** begin Excerpted text **
![ml](figs/ml_map.png)

In [None]:
import pandas as pd
print(f'pandas: {pd.__version__}')

import numpy as np
print(f'numpy: {np.__version__}')

import matplotlib
print(f'matplotlib: {matplotlib.__version__}')
import sklearn
print(f'sklearn: {sklearn.__version__}')

In [None]:
# load processed data
dfFV = pd.read_csv("titanic_FV.csv")
survived = pd.read_csv("survived.csv", header=None)
#convert survived to array of 0s and 1s
survived_array = survived.values.flatten().astype(int)

![proj](figs/proj.jpg)

In [None]:
#http://scikit-learn.org/stable/modules/generated/sklearn.decomposition.PCA.html
from sklearn.decomposition import PCA

pca = PCA(random_state=7414)
pca.fit(dfFV)
df_reduced = pca.transform(dfFV)
pca_score = pca.explained_variance_ratio_
pca_weights = pca.components_


In [None]:
# Scree Plot: Eigenvalue vs. component number 
import matplotlib.pyplot as plt
%matplotlib inline
fig, ax = plt.subplots()
ax.set_title("PCA component contribution fall off")
ax.plot(pca_score)
ax.set_xlabel("Component")
ax.set_ylabel("Weight")
plt.show()

In [None]:
#Since drastically falls off by 3rd component, lets plot the first two
fig, ax = plt.subplots()
#grab all rows of first and second components (columns of df_reduced)
ax.scatter(df_reduced[:,0], df_reduced[:,1])
ax.set_xlabel("component 1")
ax.set_ylabel("component 2")
plt.show()

In [None]:
# lets use boolean masks to add class information: 1=True, 0=False
# values turns the dataframe into a 2D array, flatten makes it 1D
mask = survived_array.astype(bool)
yes = df_reduced[mask]
no = df_reduced[~mask]

In [None]:
#let's check that the above worked
yes.shape, no.shape

In [None]:
fig, ax = plt.subplots()
ax.scatter(yes[:,0], yes[:,1], label="survived", color="g")
ax.scatter(no[:,0], no[:,1], label="died", color="r")                                   
ax.set_xlabel("component 1")
ax.set_ylabel("component 2")
ax.legend(scatterpoints=1)

In [None]:
#and lets look at what determines the directionality
fig, (ax1, ax2) = plt.subplots(nrows=2)
** end Excerpted text **
• [Stated exercise 1] List every library whose version the Titanic PCA notebook prints.
• [Stated exercise 2] Rewrite the block in the Titanic PCA notebook that starts "# Scree Plot: Eigenvalue vs. component number" as a short list of its steps.
• [Stated exercise 3]
Answer these questions from the Titanic PCA notebook, one per line:
(a) Which file is read into dfFV?
(b) What random_state value is given to PCA?
(c) What color marks the points labeled "died"?
The lines that follow are not needed here.
** begin Data provided **
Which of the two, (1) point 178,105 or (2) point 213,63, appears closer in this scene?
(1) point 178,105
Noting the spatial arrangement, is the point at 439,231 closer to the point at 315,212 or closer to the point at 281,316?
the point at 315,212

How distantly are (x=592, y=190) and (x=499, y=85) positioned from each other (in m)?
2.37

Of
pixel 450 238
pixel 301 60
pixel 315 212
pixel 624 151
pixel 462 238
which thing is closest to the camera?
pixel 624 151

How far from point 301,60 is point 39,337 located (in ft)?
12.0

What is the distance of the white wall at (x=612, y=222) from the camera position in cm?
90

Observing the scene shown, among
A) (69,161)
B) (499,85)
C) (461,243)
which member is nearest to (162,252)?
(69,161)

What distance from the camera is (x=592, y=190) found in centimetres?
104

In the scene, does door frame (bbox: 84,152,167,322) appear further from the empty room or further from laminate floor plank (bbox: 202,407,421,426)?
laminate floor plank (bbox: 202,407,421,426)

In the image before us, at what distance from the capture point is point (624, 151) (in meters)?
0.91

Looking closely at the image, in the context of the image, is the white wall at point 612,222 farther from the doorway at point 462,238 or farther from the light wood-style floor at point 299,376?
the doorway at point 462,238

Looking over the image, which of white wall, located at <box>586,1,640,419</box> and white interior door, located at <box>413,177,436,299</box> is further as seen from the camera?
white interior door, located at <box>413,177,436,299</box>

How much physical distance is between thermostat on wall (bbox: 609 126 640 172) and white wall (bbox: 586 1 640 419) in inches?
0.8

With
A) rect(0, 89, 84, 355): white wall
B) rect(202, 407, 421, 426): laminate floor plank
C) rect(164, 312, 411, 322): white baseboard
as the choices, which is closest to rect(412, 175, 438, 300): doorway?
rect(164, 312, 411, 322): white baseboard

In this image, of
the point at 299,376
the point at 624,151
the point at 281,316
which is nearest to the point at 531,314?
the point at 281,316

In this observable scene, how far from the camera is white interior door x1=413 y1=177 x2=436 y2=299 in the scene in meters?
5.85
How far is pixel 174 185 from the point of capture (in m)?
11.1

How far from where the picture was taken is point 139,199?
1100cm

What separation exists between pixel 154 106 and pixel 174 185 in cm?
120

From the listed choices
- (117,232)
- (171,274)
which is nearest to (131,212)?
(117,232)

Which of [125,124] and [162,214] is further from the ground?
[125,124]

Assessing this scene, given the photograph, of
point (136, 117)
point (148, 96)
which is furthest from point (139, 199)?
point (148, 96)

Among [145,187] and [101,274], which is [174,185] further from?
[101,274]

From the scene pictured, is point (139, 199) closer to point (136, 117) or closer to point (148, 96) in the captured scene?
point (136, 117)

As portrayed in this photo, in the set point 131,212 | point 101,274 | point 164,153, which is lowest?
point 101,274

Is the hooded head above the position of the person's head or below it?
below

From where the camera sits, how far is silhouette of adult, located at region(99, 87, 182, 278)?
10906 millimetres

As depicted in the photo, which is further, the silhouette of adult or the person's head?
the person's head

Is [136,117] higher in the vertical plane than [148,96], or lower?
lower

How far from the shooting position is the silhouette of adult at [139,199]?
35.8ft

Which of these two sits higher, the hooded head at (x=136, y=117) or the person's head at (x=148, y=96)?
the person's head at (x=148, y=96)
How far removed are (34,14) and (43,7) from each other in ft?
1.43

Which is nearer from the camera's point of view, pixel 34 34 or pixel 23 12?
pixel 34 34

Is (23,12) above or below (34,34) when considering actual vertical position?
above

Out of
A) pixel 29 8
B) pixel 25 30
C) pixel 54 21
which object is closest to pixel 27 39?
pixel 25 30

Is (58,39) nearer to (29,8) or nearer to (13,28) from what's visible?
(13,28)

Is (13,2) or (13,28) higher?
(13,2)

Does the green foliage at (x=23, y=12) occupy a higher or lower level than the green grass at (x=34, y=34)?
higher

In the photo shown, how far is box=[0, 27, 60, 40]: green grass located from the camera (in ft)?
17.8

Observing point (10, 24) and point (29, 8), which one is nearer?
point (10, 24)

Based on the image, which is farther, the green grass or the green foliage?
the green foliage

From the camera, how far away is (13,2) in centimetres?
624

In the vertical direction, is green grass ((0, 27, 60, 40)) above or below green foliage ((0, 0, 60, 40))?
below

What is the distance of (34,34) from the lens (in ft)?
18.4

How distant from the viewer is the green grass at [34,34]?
** end Data provided **
** begin Data provided **
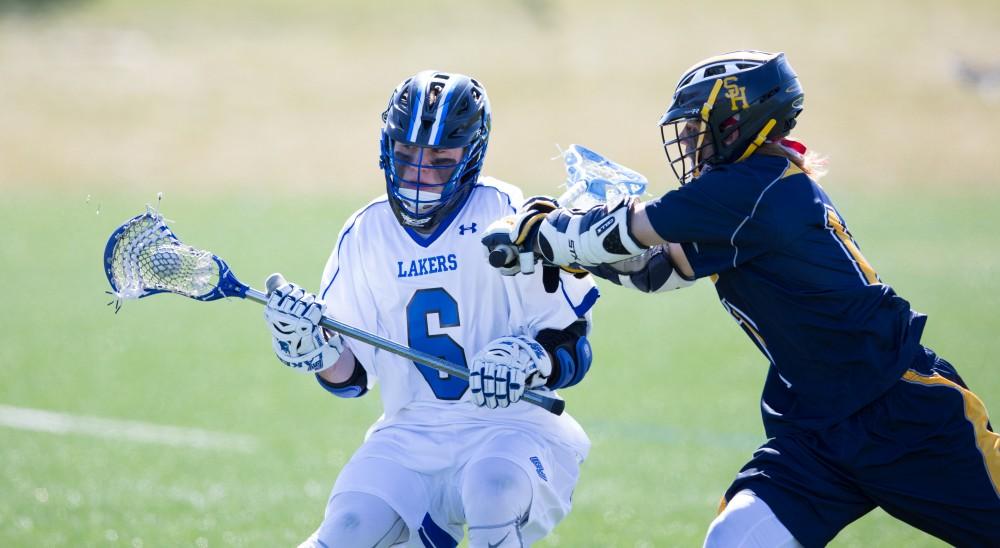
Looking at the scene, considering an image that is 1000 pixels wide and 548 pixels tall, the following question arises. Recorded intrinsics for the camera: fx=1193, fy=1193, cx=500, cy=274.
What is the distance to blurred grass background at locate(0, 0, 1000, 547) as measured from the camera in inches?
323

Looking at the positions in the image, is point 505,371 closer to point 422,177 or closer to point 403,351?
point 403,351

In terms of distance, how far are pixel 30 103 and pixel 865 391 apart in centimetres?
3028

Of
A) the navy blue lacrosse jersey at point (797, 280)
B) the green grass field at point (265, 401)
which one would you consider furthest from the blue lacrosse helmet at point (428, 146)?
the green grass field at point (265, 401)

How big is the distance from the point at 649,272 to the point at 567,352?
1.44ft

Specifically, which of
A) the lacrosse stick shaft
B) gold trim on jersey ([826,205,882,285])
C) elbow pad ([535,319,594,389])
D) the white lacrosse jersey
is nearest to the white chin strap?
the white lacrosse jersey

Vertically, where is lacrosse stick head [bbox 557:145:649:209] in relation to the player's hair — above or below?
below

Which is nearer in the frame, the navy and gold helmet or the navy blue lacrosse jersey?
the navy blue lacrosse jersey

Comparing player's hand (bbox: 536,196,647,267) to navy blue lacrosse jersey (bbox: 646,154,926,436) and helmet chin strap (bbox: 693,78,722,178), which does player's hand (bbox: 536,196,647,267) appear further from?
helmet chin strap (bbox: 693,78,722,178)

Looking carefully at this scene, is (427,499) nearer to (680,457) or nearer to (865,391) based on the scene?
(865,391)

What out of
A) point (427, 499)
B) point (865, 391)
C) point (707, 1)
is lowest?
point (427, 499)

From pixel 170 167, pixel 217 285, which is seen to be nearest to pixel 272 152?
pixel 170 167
** end Data provided **
• [Answer 1] pandas, numpy, matplotlib, sklearn

• [Answer 2]
- Imports matplotlib.pyplot as plt and turns on inline plotting
- Creates a figure and axes
- Titles the plot "PCA component contribution fall off"
- Plots pca_score
- Labels the x axis "Component" and the y axis "Weight"
- Shows the plot

• [Answer 3]
(a) titanic_FV.csv
(b) 7414
(c) Red ("r")